We all have moments when we wonder if we’re losing our minds. Where did I park the car? What was the name of that movie? Is that girl in the store the neighbor’s daughter? And most of the time we tell ourselves — and our friends and family — that these mental blips are a normal part of aging.
Usually, they are just that. But sometimes the memory lapses seem more serious. We start forgetting things that we normally wouldn’t. Tasks that used to be routine are suddenly confusing. Something has changed. Something seems wrong.

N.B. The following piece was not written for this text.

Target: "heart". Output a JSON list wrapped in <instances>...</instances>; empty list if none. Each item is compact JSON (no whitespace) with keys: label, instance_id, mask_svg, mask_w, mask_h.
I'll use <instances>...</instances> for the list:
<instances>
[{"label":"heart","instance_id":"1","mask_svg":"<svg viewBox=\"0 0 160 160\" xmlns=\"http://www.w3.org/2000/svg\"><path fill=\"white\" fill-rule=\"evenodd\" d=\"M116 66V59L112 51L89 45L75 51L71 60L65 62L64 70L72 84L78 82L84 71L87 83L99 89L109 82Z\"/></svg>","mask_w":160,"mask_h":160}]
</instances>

Turns out, our instincts may be right.
There is increasing evidence that our own perceptions of memory problems are often a valid early marker of changes in the brain leading to Alzheimer’s disease, according to research in five studies presented this week at the Alzheimer’s Association International Conference in Boston.
In one of the studies, researchers at Brigham and Women’s Hospital and Massachusetts General Hospital in Boston found a strong correlation between patient concerns about their memories and a buildup of amyloid-beta that’s found in the brains of those with Alzheimer’s disease. A related French study found patients’ concern about memory is often a sign of cognitive decline in those who carry the ApoE4 gene that is a marker for Alzheimer’s disease. A third study from the University of Kentucky found those who reported a decline in memory were twice as likely to be diagnosed with mild cognitive impairment or dementia as those who said their memory hadn’t changed.
These studies show that people can be accurate judges of their own mental decline at the earliest stages of Alzheimer’s disease, said Rebecca Amariglio, lead author of the Brigham and Women’s study. She anticipates that this line of research will provide critical information for future Alzheimer’s prevention trials that are searching for ways to slow or reverse the progression of the disease.
Does this mean that every time we forget where we parked the car, we’re heading toward dementia? Absolutely not. With focus and practice we can improve that type of memory. Try these simple tricks to remember everyday things. It does mean, however, that if we have real concerns about our memory, it’s worth talking to our doctor — and making sure he or she takes us seriously.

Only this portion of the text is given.